Cassandra also claims the aliens are not there to help them. They are infecting everything with “Purity,” a rather peaceful, pretty name for the black oil we’ve seen spreading through humans in previous episodes and the Fight the Future movie. She’s concerned because Jeffrey is working with her ex-husband, his father. Cancer Man, still narrating to an unknown person, admits he couldn’t kill Cassandra. Not because he loved her, because he didn’t. Not because it was wrong to kill, because it isn’t. It’s only because she’s the mother of his son.

Krycek is hosting the Syndicate meeting in New York. It's a good thing he gave up the Jesus wig because it would be hard to take him seriously in that. The Elder's assassin, in his victim's form, tries to turn the vote in a different direction. Alex stands up to him until Cancer Man yanks on Krycek’s leash. Meanwhile back at FBI Headquarters, Sculder use Agent Spender’s computer to research the case and learn Cassandra’s ex-husband, C.G.B. Spender, is Cancer Man! Skinner interrupts to try and save their hides, but Spender and his lackeys arrive too quickly. Jeffrey reports to CSM that Agents Mulder and Scully are going to be fired and demands to know the truth about Cassandra. Cancer Man, who is doing what most fans probably wanted to do during the original run, slaps Jeffrey around and shows how clearly he prefers Fox to Jeffy.

Activity list:
1) In the episode recap, in which city is Krycek hosting the Syndicate meeting?
2) Repeat the part of the episode recap that opens with the words containing "Krycek is hosting" and closes with "Fox to Jeffy.".
3) Summarize the episode recap in two sentences.

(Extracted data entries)
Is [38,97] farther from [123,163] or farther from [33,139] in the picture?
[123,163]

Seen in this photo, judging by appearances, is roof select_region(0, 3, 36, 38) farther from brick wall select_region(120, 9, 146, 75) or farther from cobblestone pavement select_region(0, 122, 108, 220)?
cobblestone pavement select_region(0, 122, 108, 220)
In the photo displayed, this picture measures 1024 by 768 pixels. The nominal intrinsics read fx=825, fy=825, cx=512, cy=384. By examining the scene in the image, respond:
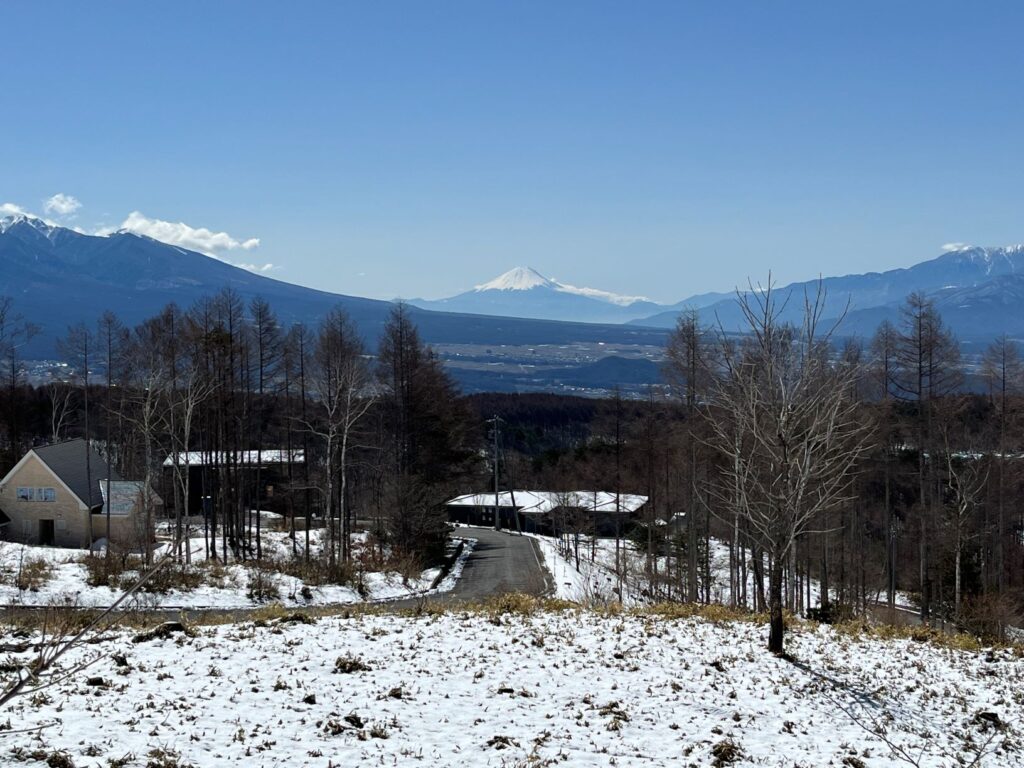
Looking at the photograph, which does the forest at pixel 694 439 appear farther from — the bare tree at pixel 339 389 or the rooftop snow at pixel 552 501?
the rooftop snow at pixel 552 501

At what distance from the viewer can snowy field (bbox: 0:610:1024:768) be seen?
844 cm

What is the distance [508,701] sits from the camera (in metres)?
10.4

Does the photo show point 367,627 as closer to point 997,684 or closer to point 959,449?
point 997,684

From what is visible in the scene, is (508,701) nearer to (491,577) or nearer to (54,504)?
(491,577)

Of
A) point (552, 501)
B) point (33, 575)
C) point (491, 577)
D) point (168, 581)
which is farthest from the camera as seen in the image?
point (552, 501)

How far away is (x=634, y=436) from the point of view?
40.3 meters

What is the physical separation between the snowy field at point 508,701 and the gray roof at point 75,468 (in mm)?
28641

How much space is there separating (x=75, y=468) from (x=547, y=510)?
3079 cm

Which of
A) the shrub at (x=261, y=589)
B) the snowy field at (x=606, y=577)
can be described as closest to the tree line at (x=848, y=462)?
the snowy field at (x=606, y=577)

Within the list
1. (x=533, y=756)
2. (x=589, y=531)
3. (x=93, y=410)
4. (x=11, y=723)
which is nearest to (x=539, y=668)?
(x=533, y=756)

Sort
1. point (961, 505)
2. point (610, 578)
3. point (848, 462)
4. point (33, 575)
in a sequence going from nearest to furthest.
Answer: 1. point (848, 462)
2. point (33, 575)
3. point (961, 505)
4. point (610, 578)

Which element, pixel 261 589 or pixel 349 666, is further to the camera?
pixel 261 589

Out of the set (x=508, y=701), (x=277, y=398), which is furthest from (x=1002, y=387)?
(x=277, y=398)

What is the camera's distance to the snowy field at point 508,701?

Responses per task:
1) New York

2)
Krycek is hosting the Syndicate meeting in New York. It's a good thing he gave up the Jesus wig because it would be hard to take him seriously in that. The Elder's assassin, in his victim's form, tries to turn the vote in a different direction. Alex stands up to him until Cancer Man yanks on Krycek’s leash. Meanwhile back at FBI Headquarters, Sculder use Agent Spender’s computer to research the case and learn Cassandra’s ex-husband, C.G.B. Spender, is Cancer Man! Skinner interrupts to try and save their hides, but Spender and his lackeys arrive too quickly. Jeffrey reports to CSM that Agents Mulder and Scully are going to be fired and demands to know the truth about Cassandra. Cancer Man, who is doing what most fans probably wanted to do during the original run, slaps Jeffrey around and shows how clearly he prefers Fox to Jeffy.

3) Cassandra claims the aliens are infecting everything with the black oil called "Purity," and Cancer Man admits he could not kill her only because she is the mother of his son. While Krycek hosts the Syndicate meeting in New York, Mulder and Scully learn that Cassandra's ex-husband is Cancer Man, who later slaps Jeffrey when he demands the truth about Cassandra.